From an absolute value perspective, 1 cent is approximately equal to 0.83 Indian rupees (based on the September 2024 exchange rate of 1 USD = 83 INR), and this amount itself does not have direct investment value. If foreign exchange investment is taken into account, at least 100 US dollars (8,300 rupees) is needed to effectively reduce the proportion of transaction costs. Typical foreign exchange trading platforms such as Zerodha charge a commission of 0.03% per transaction, but the minimum fee is 10 rupees. This means that a single transaction amount needs to exceed 33,000 rupees to bring the rate down to a reasonable level.
Backtesting of historical data shows that the average annual volatility of the USD/INR exchange rate over the past five years was only 4.5%, far lower than the 18% fluctuation level of the stock market. Even if the exchange rate trend is accurately predicted, investing 100 US dollars in the rupee against the US dollar transaction can only achieve the best annual return of 4.5 US dollars (360 rupees), and the net return after deducting transaction costs is approximately 3.6 US dollars. This level of return is only equivalent to 70% of the current fixed deposit interest rate of Indian banks (6.5%), and exchange rate risk needs to be borne.

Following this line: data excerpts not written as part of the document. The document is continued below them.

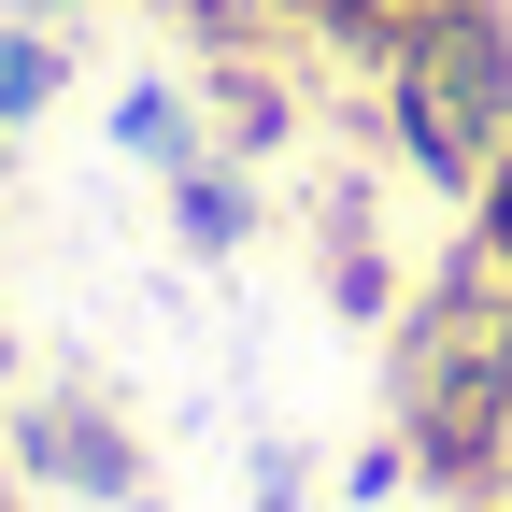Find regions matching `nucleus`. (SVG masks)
Here are the masks:
<instances>
[{
	"mask_svg": "<svg viewBox=\"0 0 512 512\" xmlns=\"http://www.w3.org/2000/svg\"><path fill=\"white\" fill-rule=\"evenodd\" d=\"M384 427L413 441V498L441 512L512 498V271L484 242L413 271L399 328H384Z\"/></svg>",
	"mask_w": 512,
	"mask_h": 512,
	"instance_id": "nucleus-1",
	"label": "nucleus"
},
{
	"mask_svg": "<svg viewBox=\"0 0 512 512\" xmlns=\"http://www.w3.org/2000/svg\"><path fill=\"white\" fill-rule=\"evenodd\" d=\"M370 114H384V157L470 214V185L512 143V0H427V29L370 72Z\"/></svg>",
	"mask_w": 512,
	"mask_h": 512,
	"instance_id": "nucleus-2",
	"label": "nucleus"
},
{
	"mask_svg": "<svg viewBox=\"0 0 512 512\" xmlns=\"http://www.w3.org/2000/svg\"><path fill=\"white\" fill-rule=\"evenodd\" d=\"M15 470L57 484V498H100V512H157V456L128 441V413L100 399V384H29L15 399Z\"/></svg>",
	"mask_w": 512,
	"mask_h": 512,
	"instance_id": "nucleus-3",
	"label": "nucleus"
},
{
	"mask_svg": "<svg viewBox=\"0 0 512 512\" xmlns=\"http://www.w3.org/2000/svg\"><path fill=\"white\" fill-rule=\"evenodd\" d=\"M313 285H328L342 328H399V299H413V271H399V242L370 228V185L356 171L313 185Z\"/></svg>",
	"mask_w": 512,
	"mask_h": 512,
	"instance_id": "nucleus-4",
	"label": "nucleus"
},
{
	"mask_svg": "<svg viewBox=\"0 0 512 512\" xmlns=\"http://www.w3.org/2000/svg\"><path fill=\"white\" fill-rule=\"evenodd\" d=\"M200 128H214V157H285L299 143V86L271 72V43H256V57H200Z\"/></svg>",
	"mask_w": 512,
	"mask_h": 512,
	"instance_id": "nucleus-5",
	"label": "nucleus"
},
{
	"mask_svg": "<svg viewBox=\"0 0 512 512\" xmlns=\"http://www.w3.org/2000/svg\"><path fill=\"white\" fill-rule=\"evenodd\" d=\"M271 29L299 57H328V72H384V57L427 29V0H271Z\"/></svg>",
	"mask_w": 512,
	"mask_h": 512,
	"instance_id": "nucleus-6",
	"label": "nucleus"
},
{
	"mask_svg": "<svg viewBox=\"0 0 512 512\" xmlns=\"http://www.w3.org/2000/svg\"><path fill=\"white\" fill-rule=\"evenodd\" d=\"M157 200H171V242H185V256H242V242H256V171H242V157L157 171Z\"/></svg>",
	"mask_w": 512,
	"mask_h": 512,
	"instance_id": "nucleus-7",
	"label": "nucleus"
},
{
	"mask_svg": "<svg viewBox=\"0 0 512 512\" xmlns=\"http://www.w3.org/2000/svg\"><path fill=\"white\" fill-rule=\"evenodd\" d=\"M114 157H143V171H185V157H214V128H200V86H171V72L114 86Z\"/></svg>",
	"mask_w": 512,
	"mask_h": 512,
	"instance_id": "nucleus-8",
	"label": "nucleus"
},
{
	"mask_svg": "<svg viewBox=\"0 0 512 512\" xmlns=\"http://www.w3.org/2000/svg\"><path fill=\"white\" fill-rule=\"evenodd\" d=\"M57 86H72V43H57L43 15H0V128H29Z\"/></svg>",
	"mask_w": 512,
	"mask_h": 512,
	"instance_id": "nucleus-9",
	"label": "nucleus"
},
{
	"mask_svg": "<svg viewBox=\"0 0 512 512\" xmlns=\"http://www.w3.org/2000/svg\"><path fill=\"white\" fill-rule=\"evenodd\" d=\"M157 15H171L185 57H256V43H285V29H271V0H157Z\"/></svg>",
	"mask_w": 512,
	"mask_h": 512,
	"instance_id": "nucleus-10",
	"label": "nucleus"
},
{
	"mask_svg": "<svg viewBox=\"0 0 512 512\" xmlns=\"http://www.w3.org/2000/svg\"><path fill=\"white\" fill-rule=\"evenodd\" d=\"M342 498H356V512H384V498H413V441H399V427H370L356 456H342Z\"/></svg>",
	"mask_w": 512,
	"mask_h": 512,
	"instance_id": "nucleus-11",
	"label": "nucleus"
},
{
	"mask_svg": "<svg viewBox=\"0 0 512 512\" xmlns=\"http://www.w3.org/2000/svg\"><path fill=\"white\" fill-rule=\"evenodd\" d=\"M470 242H484V256H498V271H512V143H498V171H484V185H470Z\"/></svg>",
	"mask_w": 512,
	"mask_h": 512,
	"instance_id": "nucleus-12",
	"label": "nucleus"
},
{
	"mask_svg": "<svg viewBox=\"0 0 512 512\" xmlns=\"http://www.w3.org/2000/svg\"><path fill=\"white\" fill-rule=\"evenodd\" d=\"M256 512H313V484H299L285 441H256Z\"/></svg>",
	"mask_w": 512,
	"mask_h": 512,
	"instance_id": "nucleus-13",
	"label": "nucleus"
},
{
	"mask_svg": "<svg viewBox=\"0 0 512 512\" xmlns=\"http://www.w3.org/2000/svg\"><path fill=\"white\" fill-rule=\"evenodd\" d=\"M0 15H43V29H57V15H86V0H0Z\"/></svg>",
	"mask_w": 512,
	"mask_h": 512,
	"instance_id": "nucleus-14",
	"label": "nucleus"
},
{
	"mask_svg": "<svg viewBox=\"0 0 512 512\" xmlns=\"http://www.w3.org/2000/svg\"><path fill=\"white\" fill-rule=\"evenodd\" d=\"M484 512H512V498H484Z\"/></svg>",
	"mask_w": 512,
	"mask_h": 512,
	"instance_id": "nucleus-15",
	"label": "nucleus"
}]
</instances>
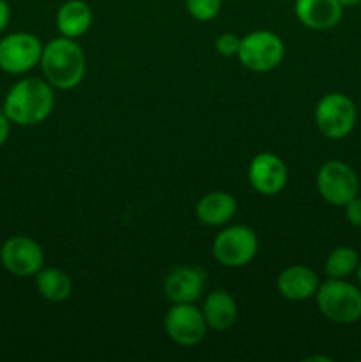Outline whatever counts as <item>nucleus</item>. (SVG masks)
Returning a JSON list of instances; mask_svg holds the SVG:
<instances>
[{
    "label": "nucleus",
    "instance_id": "nucleus-5",
    "mask_svg": "<svg viewBox=\"0 0 361 362\" xmlns=\"http://www.w3.org/2000/svg\"><path fill=\"white\" fill-rule=\"evenodd\" d=\"M356 105L345 94L333 92L324 95L315 108V124L324 136L342 140L356 126Z\"/></svg>",
    "mask_w": 361,
    "mask_h": 362
},
{
    "label": "nucleus",
    "instance_id": "nucleus-9",
    "mask_svg": "<svg viewBox=\"0 0 361 362\" xmlns=\"http://www.w3.org/2000/svg\"><path fill=\"white\" fill-rule=\"evenodd\" d=\"M165 331L177 345L195 346L207 334V322L193 303H180L170 308L166 313Z\"/></svg>",
    "mask_w": 361,
    "mask_h": 362
},
{
    "label": "nucleus",
    "instance_id": "nucleus-10",
    "mask_svg": "<svg viewBox=\"0 0 361 362\" xmlns=\"http://www.w3.org/2000/svg\"><path fill=\"white\" fill-rule=\"evenodd\" d=\"M0 262L11 274L18 278L35 276L45 264V253L34 239L14 235L4 243L0 250Z\"/></svg>",
    "mask_w": 361,
    "mask_h": 362
},
{
    "label": "nucleus",
    "instance_id": "nucleus-21",
    "mask_svg": "<svg viewBox=\"0 0 361 362\" xmlns=\"http://www.w3.org/2000/svg\"><path fill=\"white\" fill-rule=\"evenodd\" d=\"M239 46H241V39L237 37L236 34H230V32L222 34L218 39H216V52L223 57L237 55Z\"/></svg>",
    "mask_w": 361,
    "mask_h": 362
},
{
    "label": "nucleus",
    "instance_id": "nucleus-12",
    "mask_svg": "<svg viewBox=\"0 0 361 362\" xmlns=\"http://www.w3.org/2000/svg\"><path fill=\"white\" fill-rule=\"evenodd\" d=\"M205 278L207 274L204 269L197 267V265H183V267L173 269L166 276L163 290L173 304L195 303L204 292Z\"/></svg>",
    "mask_w": 361,
    "mask_h": 362
},
{
    "label": "nucleus",
    "instance_id": "nucleus-16",
    "mask_svg": "<svg viewBox=\"0 0 361 362\" xmlns=\"http://www.w3.org/2000/svg\"><path fill=\"white\" fill-rule=\"evenodd\" d=\"M202 313L207 322V327L214 329V331H227L237 320V304L229 292L214 290L205 299Z\"/></svg>",
    "mask_w": 361,
    "mask_h": 362
},
{
    "label": "nucleus",
    "instance_id": "nucleus-6",
    "mask_svg": "<svg viewBox=\"0 0 361 362\" xmlns=\"http://www.w3.org/2000/svg\"><path fill=\"white\" fill-rule=\"evenodd\" d=\"M258 251L257 233L244 225L229 226L216 235L212 255L225 267H244Z\"/></svg>",
    "mask_w": 361,
    "mask_h": 362
},
{
    "label": "nucleus",
    "instance_id": "nucleus-23",
    "mask_svg": "<svg viewBox=\"0 0 361 362\" xmlns=\"http://www.w3.org/2000/svg\"><path fill=\"white\" fill-rule=\"evenodd\" d=\"M9 126L11 120L7 119L6 113H0V147L7 141V136H9Z\"/></svg>",
    "mask_w": 361,
    "mask_h": 362
},
{
    "label": "nucleus",
    "instance_id": "nucleus-22",
    "mask_svg": "<svg viewBox=\"0 0 361 362\" xmlns=\"http://www.w3.org/2000/svg\"><path fill=\"white\" fill-rule=\"evenodd\" d=\"M345 216L349 223L356 228H361V198L356 197L345 205Z\"/></svg>",
    "mask_w": 361,
    "mask_h": 362
},
{
    "label": "nucleus",
    "instance_id": "nucleus-18",
    "mask_svg": "<svg viewBox=\"0 0 361 362\" xmlns=\"http://www.w3.org/2000/svg\"><path fill=\"white\" fill-rule=\"evenodd\" d=\"M35 286L41 297L50 303H62L71 296L73 283L71 278L60 269H41L35 274Z\"/></svg>",
    "mask_w": 361,
    "mask_h": 362
},
{
    "label": "nucleus",
    "instance_id": "nucleus-11",
    "mask_svg": "<svg viewBox=\"0 0 361 362\" xmlns=\"http://www.w3.org/2000/svg\"><path fill=\"white\" fill-rule=\"evenodd\" d=\"M287 166L278 156L271 152L257 154L250 163L248 179L257 193L265 197H275L287 184Z\"/></svg>",
    "mask_w": 361,
    "mask_h": 362
},
{
    "label": "nucleus",
    "instance_id": "nucleus-14",
    "mask_svg": "<svg viewBox=\"0 0 361 362\" xmlns=\"http://www.w3.org/2000/svg\"><path fill=\"white\" fill-rule=\"evenodd\" d=\"M319 276L304 265H290L278 276V290L289 300H306L317 293Z\"/></svg>",
    "mask_w": 361,
    "mask_h": 362
},
{
    "label": "nucleus",
    "instance_id": "nucleus-19",
    "mask_svg": "<svg viewBox=\"0 0 361 362\" xmlns=\"http://www.w3.org/2000/svg\"><path fill=\"white\" fill-rule=\"evenodd\" d=\"M360 265V257L356 251L349 246H340L329 253L328 260H326V274L329 278L343 279L347 276L353 274Z\"/></svg>",
    "mask_w": 361,
    "mask_h": 362
},
{
    "label": "nucleus",
    "instance_id": "nucleus-3",
    "mask_svg": "<svg viewBox=\"0 0 361 362\" xmlns=\"http://www.w3.org/2000/svg\"><path fill=\"white\" fill-rule=\"evenodd\" d=\"M315 299L319 311L335 324H354L361 318V290L343 279L329 278L319 285Z\"/></svg>",
    "mask_w": 361,
    "mask_h": 362
},
{
    "label": "nucleus",
    "instance_id": "nucleus-7",
    "mask_svg": "<svg viewBox=\"0 0 361 362\" xmlns=\"http://www.w3.org/2000/svg\"><path fill=\"white\" fill-rule=\"evenodd\" d=\"M317 189L328 204L345 207L360 193V179L347 163L331 159L319 168Z\"/></svg>",
    "mask_w": 361,
    "mask_h": 362
},
{
    "label": "nucleus",
    "instance_id": "nucleus-8",
    "mask_svg": "<svg viewBox=\"0 0 361 362\" xmlns=\"http://www.w3.org/2000/svg\"><path fill=\"white\" fill-rule=\"evenodd\" d=\"M42 48L38 37L28 32H14L0 39V69L9 74H21L41 62Z\"/></svg>",
    "mask_w": 361,
    "mask_h": 362
},
{
    "label": "nucleus",
    "instance_id": "nucleus-15",
    "mask_svg": "<svg viewBox=\"0 0 361 362\" xmlns=\"http://www.w3.org/2000/svg\"><path fill=\"white\" fill-rule=\"evenodd\" d=\"M237 211V202L232 194L223 191H212L200 198L197 205V216L204 225L222 226L234 218Z\"/></svg>",
    "mask_w": 361,
    "mask_h": 362
},
{
    "label": "nucleus",
    "instance_id": "nucleus-17",
    "mask_svg": "<svg viewBox=\"0 0 361 362\" xmlns=\"http://www.w3.org/2000/svg\"><path fill=\"white\" fill-rule=\"evenodd\" d=\"M92 9L84 0H67L57 13V28L64 37H80L91 28Z\"/></svg>",
    "mask_w": 361,
    "mask_h": 362
},
{
    "label": "nucleus",
    "instance_id": "nucleus-2",
    "mask_svg": "<svg viewBox=\"0 0 361 362\" xmlns=\"http://www.w3.org/2000/svg\"><path fill=\"white\" fill-rule=\"evenodd\" d=\"M41 67L46 81L60 90L78 87L85 76L87 62L81 46L71 37H59L42 48Z\"/></svg>",
    "mask_w": 361,
    "mask_h": 362
},
{
    "label": "nucleus",
    "instance_id": "nucleus-1",
    "mask_svg": "<svg viewBox=\"0 0 361 362\" xmlns=\"http://www.w3.org/2000/svg\"><path fill=\"white\" fill-rule=\"evenodd\" d=\"M55 105L53 87L46 80L25 78L14 83L4 101V113L18 126H38L50 117Z\"/></svg>",
    "mask_w": 361,
    "mask_h": 362
},
{
    "label": "nucleus",
    "instance_id": "nucleus-25",
    "mask_svg": "<svg viewBox=\"0 0 361 362\" xmlns=\"http://www.w3.org/2000/svg\"><path fill=\"white\" fill-rule=\"evenodd\" d=\"M338 2L342 4V7H356L361 0H338Z\"/></svg>",
    "mask_w": 361,
    "mask_h": 362
},
{
    "label": "nucleus",
    "instance_id": "nucleus-26",
    "mask_svg": "<svg viewBox=\"0 0 361 362\" xmlns=\"http://www.w3.org/2000/svg\"><path fill=\"white\" fill-rule=\"evenodd\" d=\"M357 281H360V285H361V262H360V265H357Z\"/></svg>",
    "mask_w": 361,
    "mask_h": 362
},
{
    "label": "nucleus",
    "instance_id": "nucleus-13",
    "mask_svg": "<svg viewBox=\"0 0 361 362\" xmlns=\"http://www.w3.org/2000/svg\"><path fill=\"white\" fill-rule=\"evenodd\" d=\"M297 20L314 30H329L342 21L343 7L338 0H296Z\"/></svg>",
    "mask_w": 361,
    "mask_h": 362
},
{
    "label": "nucleus",
    "instance_id": "nucleus-4",
    "mask_svg": "<svg viewBox=\"0 0 361 362\" xmlns=\"http://www.w3.org/2000/svg\"><path fill=\"white\" fill-rule=\"evenodd\" d=\"M283 55H285L283 41L275 32L269 30H255L244 35L237 52L241 64L255 73H268L276 69L282 64Z\"/></svg>",
    "mask_w": 361,
    "mask_h": 362
},
{
    "label": "nucleus",
    "instance_id": "nucleus-24",
    "mask_svg": "<svg viewBox=\"0 0 361 362\" xmlns=\"http://www.w3.org/2000/svg\"><path fill=\"white\" fill-rule=\"evenodd\" d=\"M9 18H11L9 6H7L6 0H0V32L7 27V23H9Z\"/></svg>",
    "mask_w": 361,
    "mask_h": 362
},
{
    "label": "nucleus",
    "instance_id": "nucleus-20",
    "mask_svg": "<svg viewBox=\"0 0 361 362\" xmlns=\"http://www.w3.org/2000/svg\"><path fill=\"white\" fill-rule=\"evenodd\" d=\"M186 7L195 20L209 21L219 14L222 0H186Z\"/></svg>",
    "mask_w": 361,
    "mask_h": 362
}]
</instances>
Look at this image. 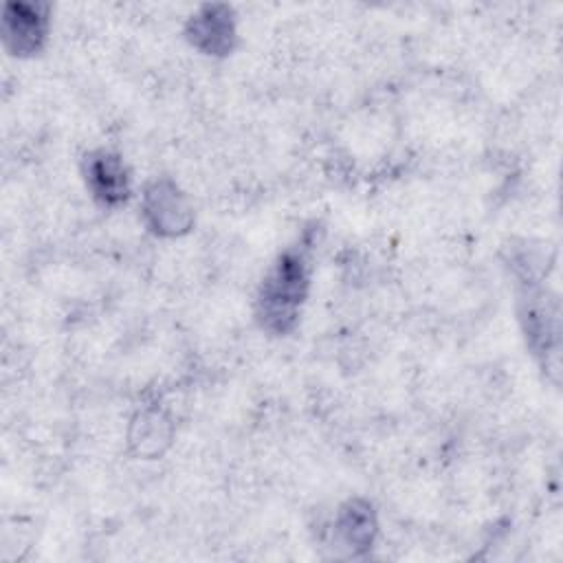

From a micro investment perspective, by making regular fixed investments of 1 cent (0.83 rupees) per day through small change investment apps such as Groww or Coin, the accumulated amount in a year is only 302 rupees. Even with an outstanding annualized return of 12%, the year-end value is only 338 rupees, and the net profit of 36 rupees is just enough to buy a street snack. This investment efficiency is far lower than the minimum investment threshold of 500 rupees for Indian mutual funds, which can achieve an average annual return of 10-12%.

Transaction cost economics indicates that small investments are severely eroded by fixed costs. International remittance fees are usually 200 to 300 rupees each time, which means that a 30% fee is charged for transferring one US dollar. Digital payment platforms such as PayPal charge 4.4% plus a fixed fee, and the actual rate for a $1 transaction can be as high as 7.2%. These cost structures make an investment of 1 cent in indian rupees level completely uneconomical.
From the perspective of inflation, India’s average CPI in recent years has been 5.5%, and the daily earnings of 0.83 rupees need to achieve a real return of 7% to retain their value. However, the yield on India’s 91-day government bonds is only 6.8%, and the actual return after adjusting for inflation is merely 1.3%. This means that small cash assets are actually depreciating every day, which is consistent with the research conclusion of Nobel laureate in economics Shiller on the impact of inflation on small savings.
A more rational strategy is to pool small amounts of funds for investment. Through the National Savings Certificate (NSC) program of India, a minimum investment of 500 rupees can earn an annual interest rate of 7.2%. The annual return of the Public provident fund (PPF) is 7.1% and it is tax-exempt. The risk-reward ratio of these formal channels is far superior to attempts to profit from small foreign exchange transactions, which is also the fundamental reason why the Reserve Bank of India continuously promotes financial inclusion.
Opportunity cost needs to be taken into account when making actual decisions. Spending 10 minutes studying the time value of a 1-cent investment is equivalent to a loss of 25 rupees based on the average wage in India. However, professional foreign exchange traders need to analyze for 4 to 6 hours a day to achieve stable returns. This time investment is completely disproportionate to the expected returns. The Securities and Exchange Commission of India (SEBI) has repeatedly warned investors to avoid irrational micro-investment behaviors and recommended systematic investment through mutual funds.